Law is politics

Published November 29, 2019
The writer teaches at Quaid-i-Azam University, Islamabad.
The writer teaches at Quaid-i-Azam University, Islamabad.

THE Prussian general von Clausewitz famously said ‘war is politics by other means’. We in Pakistan understand this better than most, notwithstanding the refrain of those who claim to defend the physical and ideological frontiers of the country that theirs is a vocation totally divorced from political interests.

There is another vocation which its practitioners also claim is untainted by politics. This is the profession and practice of law, and over the past few days the highest court of law in the land has been in the spotlight, claiming to uphold the highest principles of impartiality in the matter of the army chief’s tenure extension.

At the end of the day, the Supreme Court’s decision to take up the issue concluded predictably; many feathers were ruffled, the media and chattering classes speculating furiously for days on end, but ultimately the status quo was not decisively undermined.

Certainly Pakistan’s beleaguered progressive, democratic community was able to live vicariously through the proceedings. The chief justice said that he was subject to taunts and accusations of being a CIA agent, working to promote an Indian ‘agenda’ — perhaps this gives one a sense of what many who speak truth to power face. He gave further voice to many dissident thoughts when decrying the virtual immunity of ‘cantonments’ from legal accountability.

The law has always been a political instrument around the world.

This has happened before. The current Supreme Court follows in the traditions established at the tail end of the Musharraf dictatorship, when chief justice Iftikhar Chaudhry famously became the poster child of a movement led by the legal fraternity.

In those heady times, much more daring language was used against both the Musharraf regime and the military establishment more generally, by the bench, bar, and what at the time was a fledgling private TV media. But things changed quickly, as they do in Pakistan, and by 2010 the superior judiciary was spearheading accountability drives in a more familiar vein, ‘corrupt’ and even ‘disloyal’ politicians subjected to inten­­se scrutiny through cases such as Memogate. Fast forward another few years and two elected prime ministers had been disqualified from their posts by the apex court.

To put it politely, this a long story, with many junctures, the tone being set in the country’s first decade: in 1954 the Federal Court provided legal cover to the dissolution of Pakistan’s first constituent assembly and in 1958 it concocted the abominable ‘doctrine of revolutionary necessity’. Indeed, an objective analysis of the history of the law in Pakistan — both letter and spirit — involves recognising its colonial genesis. The British, like their successors in many spheres of statecraft, claimed the law to be the embodiment of a higher, rational spirit. But in truth it was a hegemonic construct, selectively ap­­p­lied, arguably the primary ideological justification for 200 years of colonial bondage.

In short, to slightly tweak von Clausewitz, law is politics by others means.

In the prosaic narrative of modernity, the law transcends prejudice and personalised rule. In the story of actually existing modernity, the law has always been a political ins­t­rument around the world, and always will be, because it is in the name of the law that the modern state claims to defend the people.

The Supreme Court’s taking up the matter of the army chief’s extension doesn’t hurt Pakistan’s polity, the cause of democracy or the country’s 220 million people. But the question must be asked: what about the many other excesses that take place in the proverbial cantonment? Why does the law not intervene there?

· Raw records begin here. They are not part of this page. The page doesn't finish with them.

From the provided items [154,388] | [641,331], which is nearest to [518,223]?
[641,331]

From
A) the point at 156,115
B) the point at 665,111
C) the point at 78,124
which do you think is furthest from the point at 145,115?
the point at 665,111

In fact, the law continues to be used as a big stick by unrepresentative and often dictatorial administrators at all levels of our society. Apart from the proceedings in Court Room No. 1 over the past few days, another type of politics — hopeful, transformative and of meaning to many more ordinary Pakistanis — was screaming to have its voice heard in the face of the law’s decidedly dark side.

Thousands of young people will march across Pakistani cities today as part of the Student Solidarity March. They will be dem­anding an unbanning of student unions — one of the many legally enshrined legacies of the Zia dictatorship — and a decriminalisation of political speech and assembly on college and university campuses across the country.

In the days leading up to the march, adm­i­nistrators at Balochistan University and Pun­jab University have issued notifications banning all political gatherings and rusticating students respectively. All in the name of the law.

It was noted in the recent hearing that the army chief was bound by office to refrain from political activities. Were young Pakis­tanis that represent our future, 140m-strong, gran­ted their constitutional right to engage in political activity, we would take one step towards decolonising our law and politics. They are, after all, two sides of the same coin.

The writer teaches at Quaid-i-Azam University, Islamabad.